----- TEXTO SELECCIONADO
Pero atención: solamente el cine japonés ha insistido en representar los monstruos originados por las radiaciones atómicas, apuntando explícitamente al objeto de la polémica. De ordinario, en cambio, el cine de vampiros o la revista de amenidades teratológicas desplazan completamente el problema y lo sitúan en una zona de leyenda y de irrealidad. Esta no es ya una polémica explícita, antes bien, ni siquiera es argumentación consciente. El terror del monstruo existe, pero se percibe como angustia fluctuante. Se ignora el problema proyectándolo en el reino de la fantasía.
En este sentido, pues, la moda de los monstruos presentaría peligrosos puntos de contacto con la campaña para la construcción de refugios atómicos, los shelters de los que aparecen por doquier inserciones publicitarias. El refugio, de sobra lo sabemos, no servirá casi a nadie en caso de guerra atómica; sirve para remover el problema, para acostumbrarse a la perspectiva, a no tener ya miedo. En el fondo, se piensa, todo consiste en habituarse a la idea, como hicimos con la pólvora, enseñando a nuestros muchachos a jugar con fusiles de hojalata.
Y he aquí que en el número 284 de los Superman Cómics encuentro esta inserción publicitaria que anuncia un juguete divertido y barato: «Bomba atómica con humo auténtico, al caer produce un relámpago y una columna de humo que sube hasta el techo y adquiere forma de nube a modo de hongo. Veinte centavos».
Bomba juguete o máscaras de Frankenstein, ¿no son ambas cosas dos modos de exorcizar el terror, poseerlo, reducirlo a medidas que permitan dominarlo? Vampiros o radiaciones, ya no hay razón para tener miedo, podemos reírnos de ello. Ya lo veis, todo aquí, es una máscara, un dólar más gastos postales. También el inconsciente tiene sus refugios antiatómicos.
----------
▶ **CONJUNTO DE TAREAS**:
• A. Copia del texto sobre los monstruos y el miedo atómico el fragmento que empieza en "En este sentido, pues, la" y termina en "fusiles de hojalata.".
• B. Escribe la continuación del texto sobre los monstruos y el miedo atómico a partir de su última oración.
El material no hace falta para resolver nada de lo que se pide.
----- EL MATERIAL
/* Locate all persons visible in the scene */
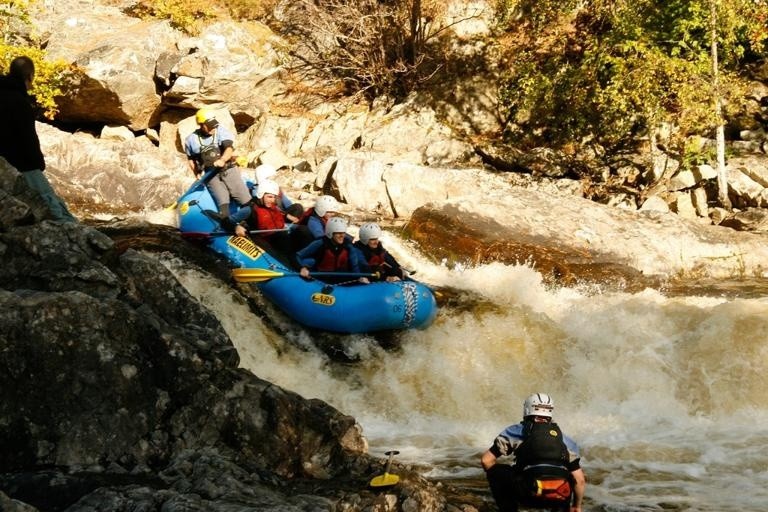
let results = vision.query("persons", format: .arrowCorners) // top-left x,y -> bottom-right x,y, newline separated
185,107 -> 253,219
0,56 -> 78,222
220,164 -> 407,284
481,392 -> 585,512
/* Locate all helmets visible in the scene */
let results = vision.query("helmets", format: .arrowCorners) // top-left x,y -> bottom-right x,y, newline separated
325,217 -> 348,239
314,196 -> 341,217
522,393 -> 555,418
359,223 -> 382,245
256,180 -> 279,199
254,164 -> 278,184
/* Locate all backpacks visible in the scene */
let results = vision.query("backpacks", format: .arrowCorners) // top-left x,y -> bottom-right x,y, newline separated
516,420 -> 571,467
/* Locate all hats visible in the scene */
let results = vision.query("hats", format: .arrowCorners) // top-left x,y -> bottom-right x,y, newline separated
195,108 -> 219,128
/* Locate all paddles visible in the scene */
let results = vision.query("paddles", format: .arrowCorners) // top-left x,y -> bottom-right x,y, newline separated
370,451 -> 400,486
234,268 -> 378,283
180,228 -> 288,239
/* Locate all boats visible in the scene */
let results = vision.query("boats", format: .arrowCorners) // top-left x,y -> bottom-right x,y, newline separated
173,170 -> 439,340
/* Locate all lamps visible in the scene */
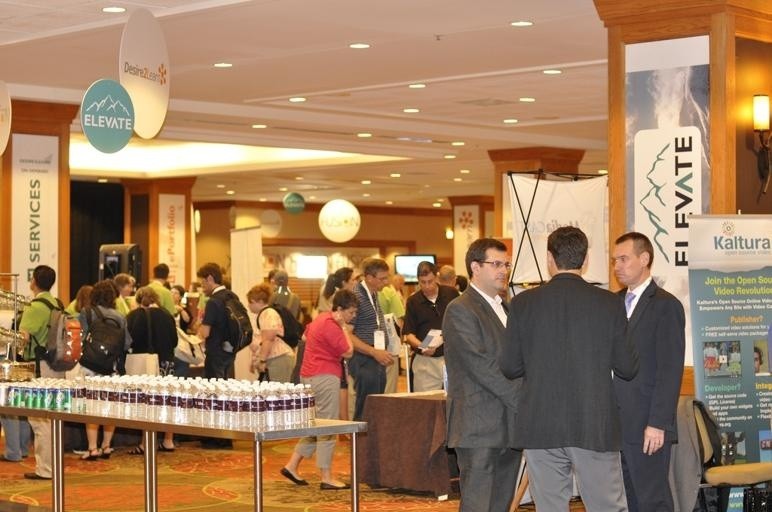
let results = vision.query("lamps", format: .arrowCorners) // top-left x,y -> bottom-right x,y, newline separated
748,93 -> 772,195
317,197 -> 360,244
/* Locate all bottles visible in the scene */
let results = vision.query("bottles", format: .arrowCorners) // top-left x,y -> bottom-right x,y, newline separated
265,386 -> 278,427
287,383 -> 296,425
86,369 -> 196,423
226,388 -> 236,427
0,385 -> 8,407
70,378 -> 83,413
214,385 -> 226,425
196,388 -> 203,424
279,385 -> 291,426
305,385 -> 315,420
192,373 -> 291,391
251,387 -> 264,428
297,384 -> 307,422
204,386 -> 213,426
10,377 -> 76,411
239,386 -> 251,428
----------
▶ **RESULTADOS ESPERADOS**:
• A.
En este sentido, pues, la moda de los monstruos presentaría peligrosos puntos de contacto con la campaña para la construcción de refugios atómicos, los shelters de los que aparecen por doquier inserciones publicitarias. El refugio, de sobra lo sabemos, no servirá casi a nadie en caso de guerra atómica; sirve para remover el problema, para acostumbrarse a la perspectiva, a no tener ya miedo. En el fondo, se piensa, todo consiste en habituarse a la idea, como hicimos con la pólvora, enseñando a nuestros muchachos a jugar con fusiles de hojalata.

• B.
Pero en un número de Mad (una revista goliárdica, del inconformismo a su manera, pero que a veces da en el blanco) aparece una historieta en ocho viñetas, sin palabras: un hombre de tipo medio lee alarmado el diario que habla de guerra atómica y ve escenas inquietantes en la televisión. Corre al jardín y se pone a cavar, junta ladrillos, hace trabajo de albañilería; construye un refugio, lo cubre con tierra (sólo sale afuera el filtro antirradiaciones para el aire), lo cierra, lo blinda, le coloca un rótulo «prohibida la entrada» (¿recordáis las polémicas sobre el derecho moral de dispararle al vecino si intenta ocupar vuestro shelter?), jadeando da los últimos toques mientras cae la noche. Pasa por allí un reportero con la cámara fotográfica, ve la escena y dispara una foto con el flash. El hombre se vuelve de repente, queda envuelto en un resplandor cegador (los manuales antiatómicos dan instrucciones sobre cómo comportarse si aparece una luz cegadora seguida de una explosión): intenta gritar y se desploma. La historia termina mientras un médico cubre el cadáver con una lona y el reportero se queda mirando perplejo. Concluye así el apólogo de una seguridad inútil. Pero es curioso el rostro del cadáver, con los rasgos exagerados por el dibujo humorístico: parece chupado desde dentro. Drácula cuando ve la luz del sol.